I want to replace all url in href by mytest.com?url=$link

I try with :

    $messaget = preg_replace('/<a(.*)href="([^"]*)"(.*)>/','mytest.com?url=$2',$messaget);
Yobogs
  • 443
  • 1
  • 5
  • 17
  • 2
    PHP is server-side code... so I'm not sure what/how you're trying to accomplish your result. – adamdehaven Aug 29 '13 at 16:05
  • Sorry ... My html code is in variable $messaget. – Yobogs Aug 29 '13 at 16:13
  • 1
    You should never use regex for dealing with HTML code, use an HTML parser instead.

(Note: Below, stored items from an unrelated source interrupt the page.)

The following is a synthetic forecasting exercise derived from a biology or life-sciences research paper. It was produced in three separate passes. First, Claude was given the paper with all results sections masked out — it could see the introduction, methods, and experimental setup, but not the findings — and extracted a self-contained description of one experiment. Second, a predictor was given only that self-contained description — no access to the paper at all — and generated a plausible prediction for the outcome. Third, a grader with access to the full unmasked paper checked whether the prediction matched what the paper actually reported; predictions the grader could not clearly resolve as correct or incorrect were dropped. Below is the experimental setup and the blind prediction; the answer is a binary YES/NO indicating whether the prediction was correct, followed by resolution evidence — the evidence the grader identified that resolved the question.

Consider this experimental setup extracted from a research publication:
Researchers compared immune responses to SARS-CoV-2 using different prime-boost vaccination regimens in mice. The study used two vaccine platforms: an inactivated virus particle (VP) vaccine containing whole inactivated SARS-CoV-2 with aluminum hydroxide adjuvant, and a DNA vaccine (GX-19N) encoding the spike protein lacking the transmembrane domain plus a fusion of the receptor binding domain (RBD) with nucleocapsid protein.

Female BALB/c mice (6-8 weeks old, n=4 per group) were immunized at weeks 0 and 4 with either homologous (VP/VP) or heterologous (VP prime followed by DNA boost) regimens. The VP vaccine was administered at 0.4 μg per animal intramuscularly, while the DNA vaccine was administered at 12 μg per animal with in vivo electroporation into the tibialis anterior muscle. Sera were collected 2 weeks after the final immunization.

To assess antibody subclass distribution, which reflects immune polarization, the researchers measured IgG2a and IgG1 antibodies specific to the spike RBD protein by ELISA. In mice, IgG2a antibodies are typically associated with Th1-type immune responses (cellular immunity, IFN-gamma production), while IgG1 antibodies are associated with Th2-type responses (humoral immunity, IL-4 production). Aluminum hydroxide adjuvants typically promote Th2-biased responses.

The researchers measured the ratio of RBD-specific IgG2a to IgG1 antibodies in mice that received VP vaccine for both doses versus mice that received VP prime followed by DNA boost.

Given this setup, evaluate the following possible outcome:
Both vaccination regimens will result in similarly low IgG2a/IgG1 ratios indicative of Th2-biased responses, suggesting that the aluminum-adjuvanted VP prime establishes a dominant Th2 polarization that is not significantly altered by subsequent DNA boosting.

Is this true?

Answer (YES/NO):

See http://stackoverflow.com/questions/3577641/how-do-you-parse-and-process-html-xml-in-php and http://simplehtmldom.sourceforge.net/. – Technoh Aug 29 '13 at 16:17

4 Answers4

1

This may help you in the short run:

preg_replace('/<a (.*)href=[\'"]([^"]*)[\'"](.*)>/', '<a $1href="mytest.com?url=$2"$3>', $messaget);

In your regex you were using href="...", that is, double quotes, but in your HTML you have a mixture of both double and single quotes.

And in the replacement string you forgot to include $1 and $3.

That said, DO NOT use regex to parse HTML. The answer by @BenLanc below is better, use that instead. Read the link he posted.

Community
  • 1
  • 1
janos
  • 120,954
  • 29
  • 226
  • 236
  • His regex works only for double quotes the issue is he needs to account for both double and single as per his supplied sample. So the regex you've provided still won't do the job. Though you did fix the replacement error – Kieran Aug 29 '13 at 16:17
  • You're right. I didn't see earlier that he had also with double quotes, I saw only single quotes. Thanks, will fix now. – janos Aug 29 '13 at 16:19
  • @janos It's cool, undid the downvote and deleted my comment when you updated your answer – BenLanc Aug 30 '13 at 09:19
1

Don't use regex on HTML, HTML is not regular.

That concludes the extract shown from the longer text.